Mata constable itu terbelalak ketika melihat sendiri bekas ledakan di tepian serpihan kapal yang Khayin tunjukan. Mulutnya semakin ternganga ketika melihat di potongan papan itu juga terdapat lubang-lubang besar.
"Lubang seperti ini tidak mungkin dari ballista, apalagi panah api ..."
Keriuhan itu pun membuat cardinal muda kembali mengangkat suara.
"Sampai di sini seluruh peserta sudah paham maksud saya? Tidak ada satupun yang layak dicurigai selain Kota Maylon." Dia berdiri penuh wibawa. "Anda lihat? Kota Iblis itu bisa menghancurkan satu armada bahkan sebelum armada itu tiba di negeri yang akan mereka jajah—
"Mustahil!" Constable Arcadia masih belum menghentikan kebiasaannya menyela. "Kota Maylon berada di Pulau Ignitia yang terletak 400 km di barat laut Kerajaan Arcadia. Sedangkan Kerajaan Atlantia berada di tenggara kerajaan kami. Kalaupun mereka menggunakan angkatan laut, mereka akan menempuh lebih dari 1000 kilometer!"

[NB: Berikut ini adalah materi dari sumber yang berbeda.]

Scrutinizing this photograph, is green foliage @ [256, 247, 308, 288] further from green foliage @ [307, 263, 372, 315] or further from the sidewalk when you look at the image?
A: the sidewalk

"Justru itu berita buruknya, Tuan Constable. Kalau Maylon bisa merajai perdagangan kurang dari 15 tahun saja, tidak mustahil bagi mereka untuk mengembangkan teknologi militer di luar imajinasi kita. Mengerti?" balas cardinal muda kalem. Dia menatap constable itu dengan sebelah alis terangkat. "Anda pasti mendengar desas-desus gemuruh aneh di langit kerajaan anda, bukan?"
Constable Arcadia kehabisan bahan bantahan. Dia juga melihat para peserta lain saling bicara dengan sesamanya. Semua orang di ruangan itu tahu bahwa fakta itu sulit mereka percaya sekaligus sulit mereka bantah.
"Hentikan perdebatan tidak berguna anda, Tuan-tuan. Kita di sini membicarakan solusi, bukan mencari tahu. Berhenti berlagak seperti akademisi." Cardinal muda melerai keriuhan para anggota. Dia kembali bicara setelah mendapatkan perhatian semua orang. "Anda semua tahu pepatah lama? Bunuh seekor omegra ketika mereka masih bayi dan makanlah dagingnya. Karena jika tidak, merekalah yang akan memangsa anda setelah dewasa. Itulah yang dosa besar yang anda semua lakukan karena meremehkan Maylon, Tuan-tuan Constable."